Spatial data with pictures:
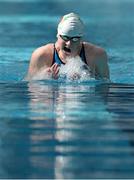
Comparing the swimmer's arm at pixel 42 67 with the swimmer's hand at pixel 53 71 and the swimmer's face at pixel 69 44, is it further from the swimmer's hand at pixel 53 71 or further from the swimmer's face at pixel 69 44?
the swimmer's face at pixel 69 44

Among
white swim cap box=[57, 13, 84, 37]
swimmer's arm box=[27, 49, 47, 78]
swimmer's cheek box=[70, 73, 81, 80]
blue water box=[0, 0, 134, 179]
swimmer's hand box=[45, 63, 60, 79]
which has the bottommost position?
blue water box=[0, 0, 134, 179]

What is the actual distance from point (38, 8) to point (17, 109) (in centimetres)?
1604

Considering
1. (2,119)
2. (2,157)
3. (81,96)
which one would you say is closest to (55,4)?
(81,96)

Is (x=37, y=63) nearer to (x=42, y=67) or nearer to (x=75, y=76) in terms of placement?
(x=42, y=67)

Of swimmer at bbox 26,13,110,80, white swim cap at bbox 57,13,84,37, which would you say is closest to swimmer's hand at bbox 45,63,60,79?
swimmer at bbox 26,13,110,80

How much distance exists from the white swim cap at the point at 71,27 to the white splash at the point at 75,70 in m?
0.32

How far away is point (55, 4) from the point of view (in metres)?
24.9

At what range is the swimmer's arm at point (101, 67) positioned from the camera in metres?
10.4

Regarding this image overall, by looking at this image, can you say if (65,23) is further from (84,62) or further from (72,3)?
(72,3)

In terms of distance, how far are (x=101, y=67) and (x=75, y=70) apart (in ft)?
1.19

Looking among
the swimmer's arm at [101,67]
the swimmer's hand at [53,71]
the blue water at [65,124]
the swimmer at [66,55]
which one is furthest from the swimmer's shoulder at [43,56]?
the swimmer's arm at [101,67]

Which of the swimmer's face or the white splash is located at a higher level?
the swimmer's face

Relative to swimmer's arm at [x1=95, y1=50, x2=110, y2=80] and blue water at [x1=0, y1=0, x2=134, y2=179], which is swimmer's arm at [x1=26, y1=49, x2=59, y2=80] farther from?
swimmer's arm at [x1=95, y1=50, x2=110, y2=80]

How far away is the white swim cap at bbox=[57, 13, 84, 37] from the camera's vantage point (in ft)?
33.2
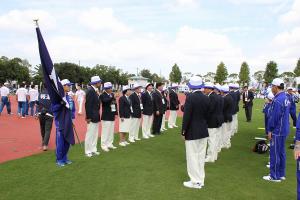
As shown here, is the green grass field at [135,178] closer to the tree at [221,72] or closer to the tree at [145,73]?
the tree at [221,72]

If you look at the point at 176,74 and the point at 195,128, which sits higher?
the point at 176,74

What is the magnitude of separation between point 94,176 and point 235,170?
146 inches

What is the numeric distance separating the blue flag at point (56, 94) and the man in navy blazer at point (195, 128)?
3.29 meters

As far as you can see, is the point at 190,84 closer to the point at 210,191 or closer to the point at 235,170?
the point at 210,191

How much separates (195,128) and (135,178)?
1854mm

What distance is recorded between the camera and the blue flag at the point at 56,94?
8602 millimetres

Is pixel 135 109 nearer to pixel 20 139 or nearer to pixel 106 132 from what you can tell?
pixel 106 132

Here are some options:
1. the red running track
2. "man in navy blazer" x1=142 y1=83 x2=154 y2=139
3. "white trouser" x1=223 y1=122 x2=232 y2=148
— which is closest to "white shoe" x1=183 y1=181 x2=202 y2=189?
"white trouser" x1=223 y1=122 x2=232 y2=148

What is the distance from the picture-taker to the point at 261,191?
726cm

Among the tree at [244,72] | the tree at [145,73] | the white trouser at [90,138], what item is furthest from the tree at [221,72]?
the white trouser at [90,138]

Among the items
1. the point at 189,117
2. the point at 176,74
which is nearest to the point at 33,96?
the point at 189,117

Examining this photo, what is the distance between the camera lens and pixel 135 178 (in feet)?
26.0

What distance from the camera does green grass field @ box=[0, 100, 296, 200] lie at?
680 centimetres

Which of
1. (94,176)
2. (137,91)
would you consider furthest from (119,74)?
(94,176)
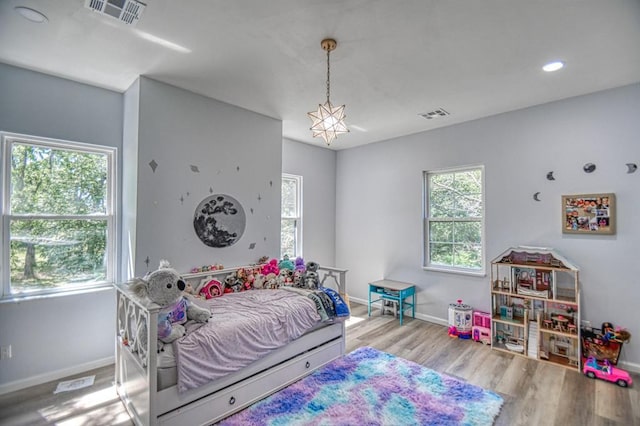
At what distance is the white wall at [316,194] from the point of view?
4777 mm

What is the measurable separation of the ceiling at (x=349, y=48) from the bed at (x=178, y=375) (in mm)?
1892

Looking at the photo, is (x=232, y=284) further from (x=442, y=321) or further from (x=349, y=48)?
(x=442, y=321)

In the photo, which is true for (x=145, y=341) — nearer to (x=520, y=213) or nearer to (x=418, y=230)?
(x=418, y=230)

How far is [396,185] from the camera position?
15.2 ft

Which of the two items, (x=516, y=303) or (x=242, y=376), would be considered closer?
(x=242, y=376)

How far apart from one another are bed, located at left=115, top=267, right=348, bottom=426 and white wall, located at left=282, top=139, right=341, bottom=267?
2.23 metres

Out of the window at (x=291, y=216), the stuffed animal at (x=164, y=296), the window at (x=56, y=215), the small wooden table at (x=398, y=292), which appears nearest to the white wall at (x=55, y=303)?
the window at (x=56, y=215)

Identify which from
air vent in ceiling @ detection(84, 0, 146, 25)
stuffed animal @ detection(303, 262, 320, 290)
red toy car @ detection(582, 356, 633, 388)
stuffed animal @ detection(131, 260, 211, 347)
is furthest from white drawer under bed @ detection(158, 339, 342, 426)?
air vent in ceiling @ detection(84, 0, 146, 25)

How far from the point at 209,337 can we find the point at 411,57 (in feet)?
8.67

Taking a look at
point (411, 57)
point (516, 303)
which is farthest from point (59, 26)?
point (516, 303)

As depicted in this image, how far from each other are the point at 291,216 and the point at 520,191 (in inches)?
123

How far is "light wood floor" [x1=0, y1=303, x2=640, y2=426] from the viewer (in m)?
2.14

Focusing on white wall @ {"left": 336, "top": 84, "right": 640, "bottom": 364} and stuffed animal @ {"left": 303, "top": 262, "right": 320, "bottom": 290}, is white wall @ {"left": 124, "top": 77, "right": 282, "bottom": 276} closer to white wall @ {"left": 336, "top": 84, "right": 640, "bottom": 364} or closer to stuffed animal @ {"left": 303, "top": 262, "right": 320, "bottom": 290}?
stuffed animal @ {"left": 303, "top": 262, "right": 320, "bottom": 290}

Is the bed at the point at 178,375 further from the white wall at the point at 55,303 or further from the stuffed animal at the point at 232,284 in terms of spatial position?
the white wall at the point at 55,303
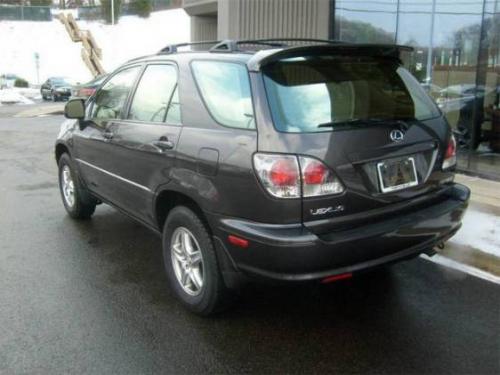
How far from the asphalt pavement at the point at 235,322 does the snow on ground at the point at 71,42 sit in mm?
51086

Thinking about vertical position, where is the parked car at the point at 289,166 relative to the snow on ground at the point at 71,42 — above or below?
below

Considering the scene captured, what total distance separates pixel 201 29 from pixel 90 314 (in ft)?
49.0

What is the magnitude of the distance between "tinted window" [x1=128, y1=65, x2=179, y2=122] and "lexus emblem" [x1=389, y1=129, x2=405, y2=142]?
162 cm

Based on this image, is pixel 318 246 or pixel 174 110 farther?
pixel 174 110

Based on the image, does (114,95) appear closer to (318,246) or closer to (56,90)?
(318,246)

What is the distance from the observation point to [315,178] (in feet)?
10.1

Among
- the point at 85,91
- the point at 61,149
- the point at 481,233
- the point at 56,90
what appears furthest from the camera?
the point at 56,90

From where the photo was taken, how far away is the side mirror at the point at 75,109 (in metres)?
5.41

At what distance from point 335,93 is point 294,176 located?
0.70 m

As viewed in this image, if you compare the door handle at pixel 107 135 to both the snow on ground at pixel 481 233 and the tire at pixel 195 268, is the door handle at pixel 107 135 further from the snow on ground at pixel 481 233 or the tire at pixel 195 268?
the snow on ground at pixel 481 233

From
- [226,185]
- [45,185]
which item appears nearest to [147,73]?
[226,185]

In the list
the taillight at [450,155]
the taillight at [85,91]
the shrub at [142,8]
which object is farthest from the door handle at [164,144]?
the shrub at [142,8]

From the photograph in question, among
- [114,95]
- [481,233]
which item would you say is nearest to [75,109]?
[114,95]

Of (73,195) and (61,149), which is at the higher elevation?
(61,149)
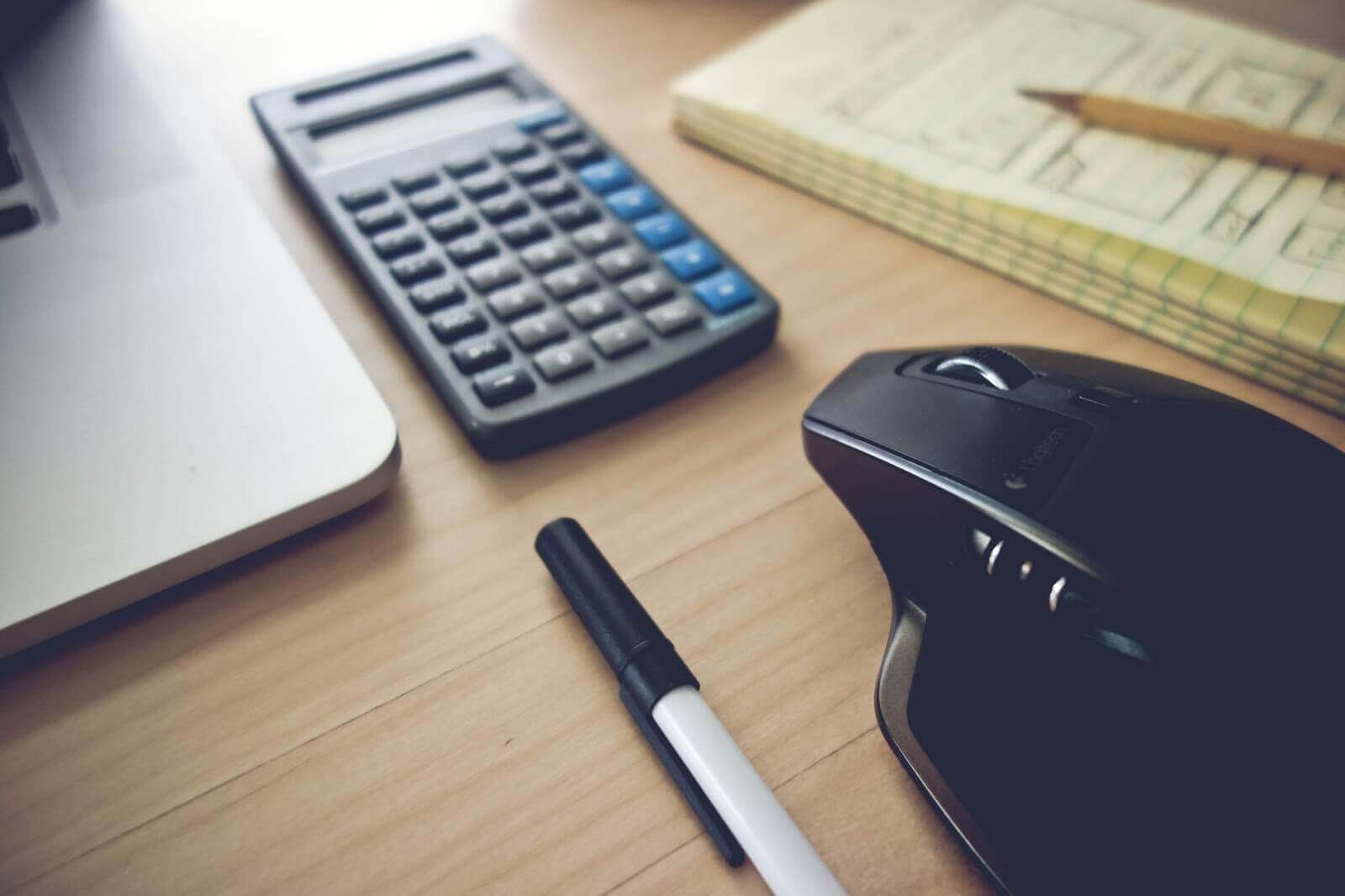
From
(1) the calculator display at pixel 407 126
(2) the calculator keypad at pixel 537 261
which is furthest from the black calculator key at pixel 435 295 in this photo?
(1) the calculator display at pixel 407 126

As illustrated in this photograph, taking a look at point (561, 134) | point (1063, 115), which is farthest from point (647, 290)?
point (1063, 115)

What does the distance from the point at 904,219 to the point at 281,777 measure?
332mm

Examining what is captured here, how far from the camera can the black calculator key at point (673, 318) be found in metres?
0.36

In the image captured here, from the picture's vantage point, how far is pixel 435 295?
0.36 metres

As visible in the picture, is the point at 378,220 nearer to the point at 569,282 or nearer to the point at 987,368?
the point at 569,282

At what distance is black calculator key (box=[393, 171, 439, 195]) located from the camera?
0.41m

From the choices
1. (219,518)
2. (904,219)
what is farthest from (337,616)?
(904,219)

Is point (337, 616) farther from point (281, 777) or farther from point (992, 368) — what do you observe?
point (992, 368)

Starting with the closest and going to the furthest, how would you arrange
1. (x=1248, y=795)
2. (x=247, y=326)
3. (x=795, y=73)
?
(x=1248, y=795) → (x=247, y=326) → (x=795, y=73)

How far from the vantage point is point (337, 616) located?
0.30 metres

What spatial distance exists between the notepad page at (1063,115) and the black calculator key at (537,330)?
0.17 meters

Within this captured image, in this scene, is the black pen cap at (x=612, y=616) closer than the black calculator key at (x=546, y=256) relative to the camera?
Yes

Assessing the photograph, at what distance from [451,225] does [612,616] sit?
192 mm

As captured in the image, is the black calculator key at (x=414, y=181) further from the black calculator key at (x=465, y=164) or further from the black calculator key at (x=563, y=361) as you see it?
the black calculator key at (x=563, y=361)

What you are asked to do
Repeat, without changes, every line from the one that contains "At what distance is black" through the final line of the data.

Answer to the problem
At what distance is black calculator key (box=[393, 171, 439, 195]) located from the camera?
0.41m

From the choices
1. (219,518)
2. (904,219)
what is farthest from (337,616)?
(904,219)

Is point (337, 616) farther from point (281, 777) or farther from point (992, 368) — what do you observe?
point (992, 368)

Starting with the closest and going to the furthest, how would you arrange
1. (x=1248, y=795)
2. (x=247, y=326)
3. (x=795, y=73)
?
(x=1248, y=795) → (x=247, y=326) → (x=795, y=73)

How far from the vantage point is point (337, 616) located?
0.30 metres

What spatial distance exists between the notepad page at (1063,115) and the black calculator key at (537,330)?
0.17 meters

Within this captured image, in this scene, is the black pen cap at (x=612, y=616) closer than the black calculator key at (x=546, y=256) relative to the camera?
Yes

Assessing the photograph, at what distance from [451,225] does [612,616] sit?
192 mm

As captured in the image, is the black calculator key at (x=414, y=181) further from the black calculator key at (x=465, y=164) or further from the black calculator key at (x=563, y=361) as you see it?
the black calculator key at (x=563, y=361)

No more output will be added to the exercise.